Utopia Documents and The Semantic Biochemical Journal experiment
Teresa K.Attwood*†, Douglas B.Kell‡§, Philip McDermott*†
James Marsh‡, Steve R.Pettifer* and David Thorne‡
* School of Computer Science
† Faculty of Life Sciences
‡ School of Chemistry, The University of Manchester, UK
§ Manchester Interdisciplinary Biocentre, 131 Princess Street, Manchester, M1 7DN.
Recent technological advances have led to the accumulation of data on an unprecedented scale. Adding to this information overload is the advent of desk-top sequencing, with machines capable of delivering terabytes of data per hour. The problem is, the rush to increase the amounts of information we collect does not in itself bestow a miraculous increase in knowledge. For information to be usable, it needs to be stored and organised in ways that allow us to access it, to analyse it, to annotate it and to relate it to other information. Unfortunately, to date, we have failed to store and organise much of the rapidly accumulating information (whether in databases or documents) in rigorous, principled ways, so that finding what we want and understanding what’s already known become increasingly exhausting, frustrating and costly experiences.
Scientists for whom these problems have become especially acute are database curators. Today, the largest protein sequence database in the world is UniProtKB . UniProtKB currently contains >9 million entries, of which ~500,000 have been contributed by its manually-annotated component, Swiss-Prot . By inspecting thousands of articles and hundreds of other database entries, it has taken 23 years for the Swiss-Prot curators to annotate about half of these sequences – indeed, Bairoch estimates that this gargantuan task has involved 600 person years of effort ! The difficulties faced by the curators are enormous: with ~25,000 peer-reviewed journals publishing ~2.5 million articles per year, this equates to something like two new papers appearing in Medline every minute . Consequently, it is impossible for curators to keep abreast of developments, and more and more difficult for them to find relevant papers, or to locate relevant facts within them. It isn’t really surprising, then, that Bairoch should opine, “It is quite depressive to think that we are spending millions in grants for people to perform experiments, produce new knowledge, hide this knowledge in a often badly written text and then spend some more millions trying to second guess what the authors really did and found” .

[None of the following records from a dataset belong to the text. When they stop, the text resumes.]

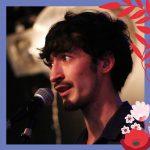 Alexandre Castillon + Llimace – Concert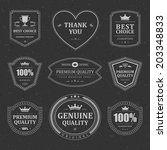 vintage vector design elements. ... | Shutterstock .eps vector #203348833
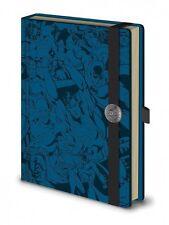 DC Comics Personajes Premium A5 atado sin forro en relieve portátil 100% oficial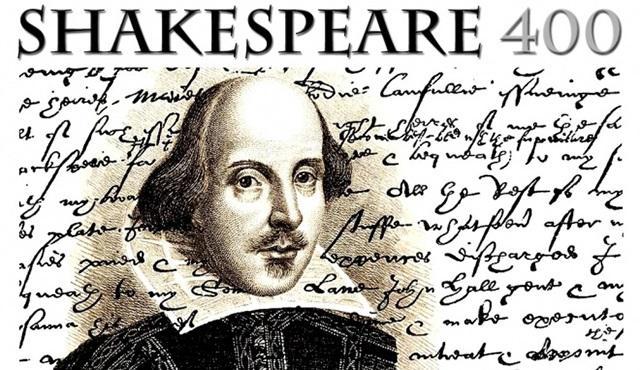 400 yılda Shakespeare: Kim, neden Shakespeare okuyor?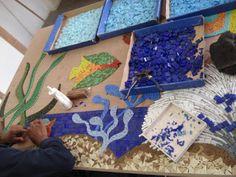 Arte Livre Mosaico: Descansos-Peixe
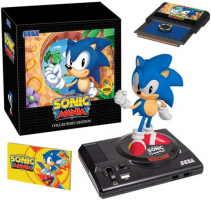 Sonic Mania - Edition Collector (49,75€ sur Xbox One)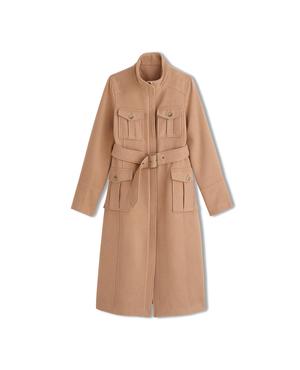 Belted dresser coat endource for Boden jennie coat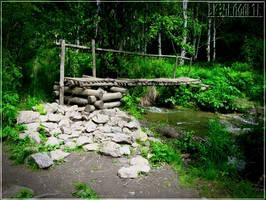 in the forest by Hrymmskrymnir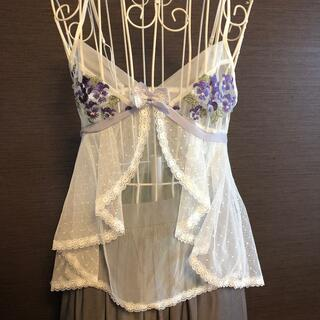 Wacoal - Wacoal ワコール キャミソール スリップ 白 花柄 パンジー 紫 レース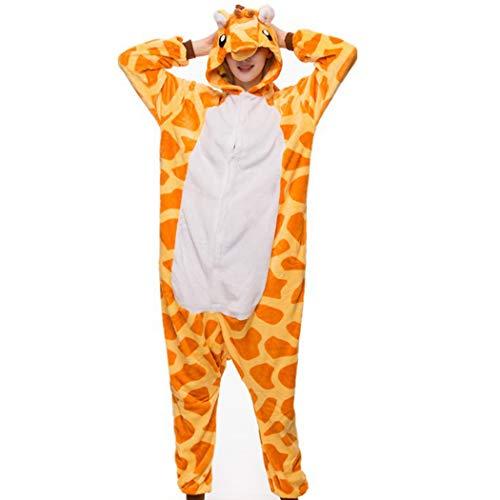 Zoylink Tierkostüm Pyjamas Onesie Pyjamas Weiche Flanell Cartoon Giraffen Pyjamas (Erwachsene Pyjama Einteilig Für)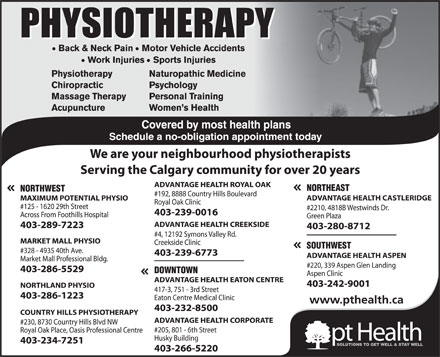 Maximum Potential Physiotherapy/Pt Health (403-289-7223) - Annonce illustr&eacute;e
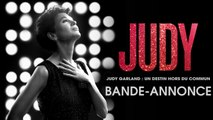 Judy –Bande-annonce officielle VF HD_1080p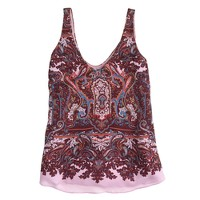 Cate cami in iced lilac paisley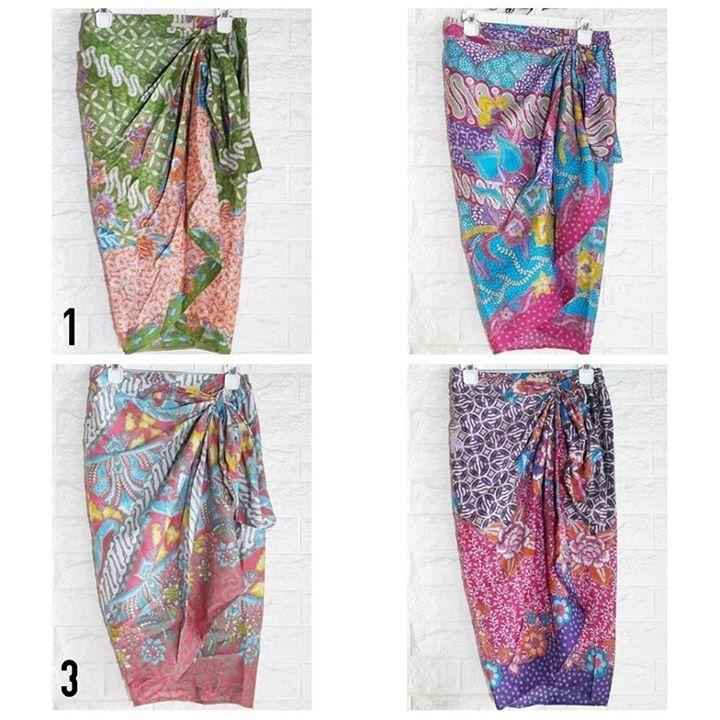 Skirt lilit instan nfs  All size fit to L Panjang 70  Dobby berfuring . . CP  LINE @bebatikanjogja (pakai '@')  WA 081904019099 (slow response)  Toko Baju Batik Modern | http://ift.tt/2flJQTw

The life of curators would be a lot easier if articles could become better conduits to their underlying research data. In fact, it has already been argued that the distinction between an online paper and a database is already diminishing . Nevertheless, it is clear that much more needs to be done to make the data contained in research articles more accessible.

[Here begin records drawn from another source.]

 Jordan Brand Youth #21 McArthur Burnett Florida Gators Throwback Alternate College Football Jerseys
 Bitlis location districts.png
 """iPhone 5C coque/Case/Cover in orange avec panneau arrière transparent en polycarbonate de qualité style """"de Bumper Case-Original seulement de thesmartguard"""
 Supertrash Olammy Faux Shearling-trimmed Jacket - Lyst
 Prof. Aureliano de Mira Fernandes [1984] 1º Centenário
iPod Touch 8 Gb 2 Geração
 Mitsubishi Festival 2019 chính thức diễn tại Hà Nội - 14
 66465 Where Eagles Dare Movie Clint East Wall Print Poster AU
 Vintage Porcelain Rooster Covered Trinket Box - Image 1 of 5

In this Letter, we briefly outline a new development with Portland Press Ltd., the so-called Semantic Biochemical Journal experiment . Behind this ‘experiment’ is a new software tool, Utopia Documents, which builds on the Utopia suite described in previous EMBnet.news articles, and elsewhere [e.g., 7-9]. Here, we provide a sketch of these new developments, in order to provide a taster of what can be achieved through academic-journal-publisher collaboration.

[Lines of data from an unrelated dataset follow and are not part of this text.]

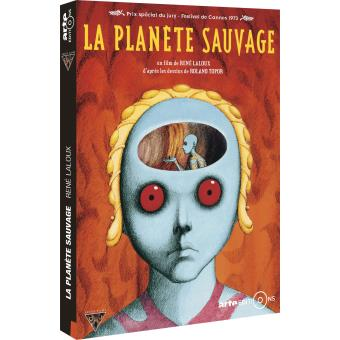 PLANETE SAUVAGE (VERSION RESTAUREE)-FR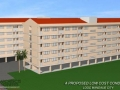 midrise-low-cost-condominium-owned-by-the-mandaue-city-government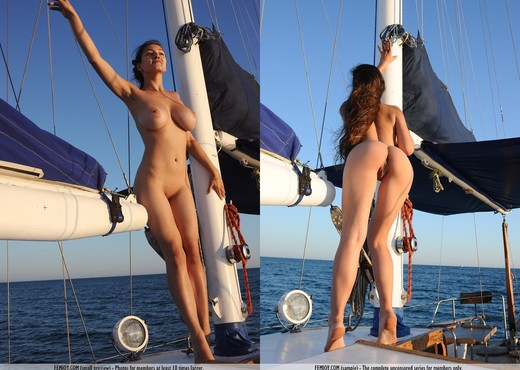 Sail With Me - Sofie - Femjoy - Solo Nude Pics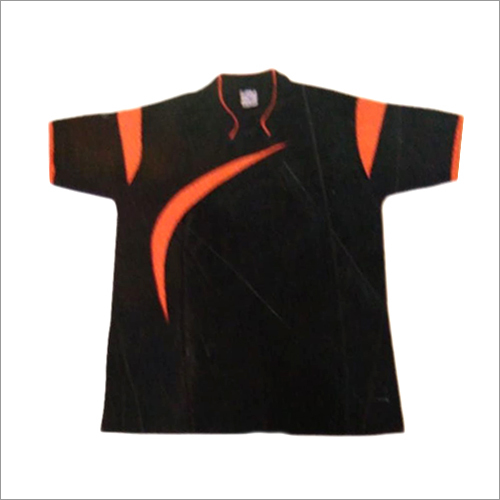 Men Cotton Fabric T-Shirt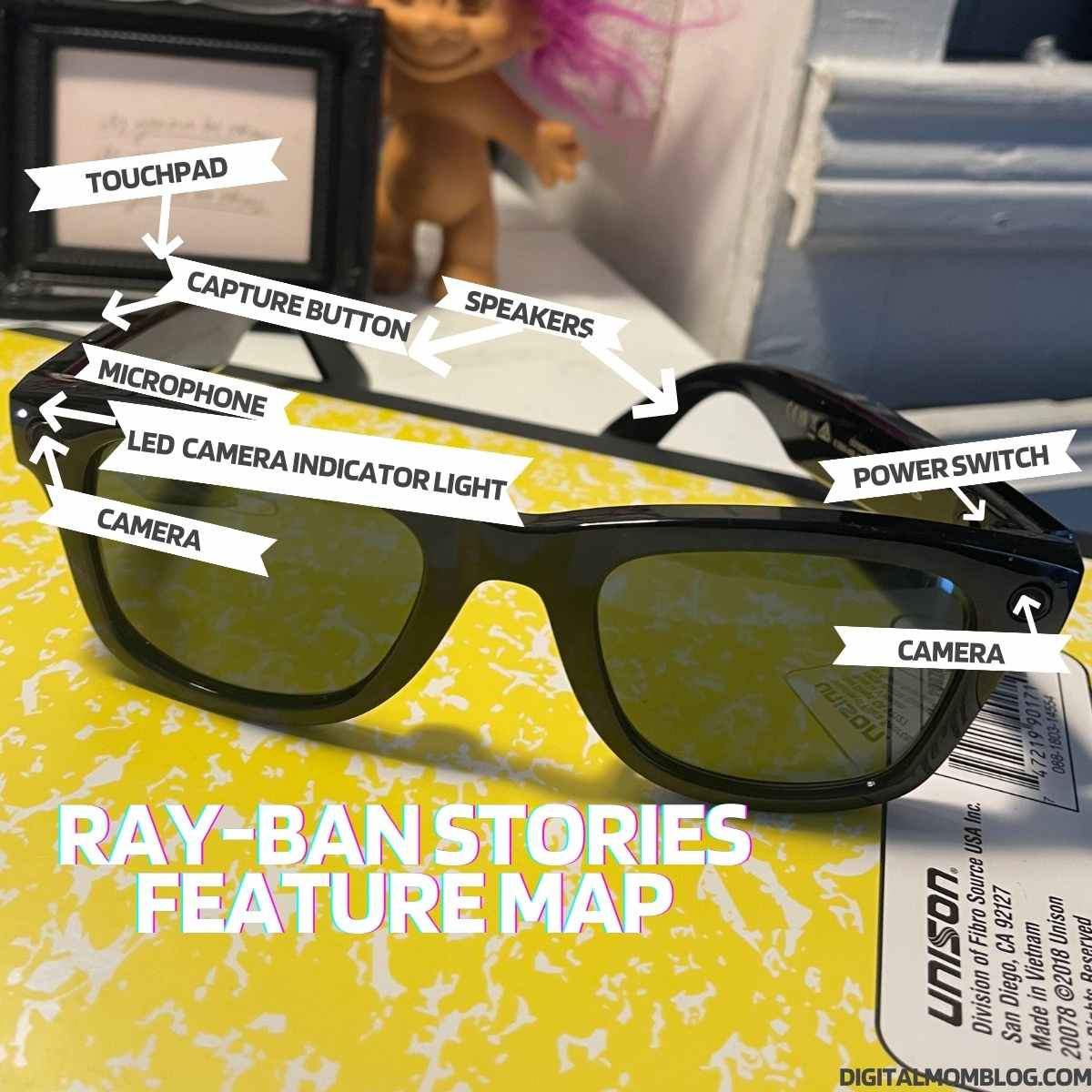ray-ban stories features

Figure 1. Composite screen-shot illustrating some of the features of Utopia Documents. Dominating the Figure is a page from EMBnet.news (volume 13, issue 4, page 29). Clicking on terms of interest in the text (e.g., 1T4F - the highlighted term half-way down the second column of text) provides definitions from various online databases, dictionaries or thesauri, and uses RDF-linked data to infer and retrieve related information. Here the reader has accumulated information about the 1T4F molecule from the PDB, a definition of ‘membrane protein’ from Dbpedia, and an interactive visualisation of 1T4F using Utopia’s Ambrosia molecular viewer, as well as a related protein alignment, viewed using the CINEMA alignment editor. Hence, from a single page in an article, access is gained to information from databases, from online dictionaries and encyclopaedias and to interactive analysis tools, without having to leave the context of the PDF document.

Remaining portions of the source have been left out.